What you have to do = Copy out every record below, word for word.

# start of Entries

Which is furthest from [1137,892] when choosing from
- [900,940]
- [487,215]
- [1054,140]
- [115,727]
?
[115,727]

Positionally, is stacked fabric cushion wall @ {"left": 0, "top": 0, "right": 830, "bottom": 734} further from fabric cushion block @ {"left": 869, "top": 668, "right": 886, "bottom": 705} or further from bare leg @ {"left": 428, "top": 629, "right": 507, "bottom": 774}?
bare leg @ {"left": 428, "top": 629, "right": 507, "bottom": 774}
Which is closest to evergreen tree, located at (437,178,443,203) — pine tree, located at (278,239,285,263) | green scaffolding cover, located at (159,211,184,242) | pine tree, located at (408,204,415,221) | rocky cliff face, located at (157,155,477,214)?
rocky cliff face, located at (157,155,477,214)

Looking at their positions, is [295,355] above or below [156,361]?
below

# end of Entries

Task result =
Which is furthest from [1137,892] when choosing from
- [900,940]
- [487,215]
- [1054,140]
- [115,727]
?
[115,727]

Positionally, is stacked fabric cushion wall @ {"left": 0, "top": 0, "right": 830, "bottom": 734} further from fabric cushion block @ {"left": 869, "top": 668, "right": 886, "bottom": 705} or further from bare leg @ {"left": 428, "top": 629, "right": 507, "bottom": 774}?
bare leg @ {"left": 428, "top": 629, "right": 507, "bottom": 774}
Which is closest to evergreen tree, located at (437,178,443,203) — pine tree, located at (278,239,285,263) | green scaffolding cover, located at (159,211,184,242) | pine tree, located at (408,204,415,221) | rocky cliff face, located at (157,155,477,214)?
rocky cliff face, located at (157,155,477,214)

Looking at their positions, is [295,355] above or below [156,361]?
below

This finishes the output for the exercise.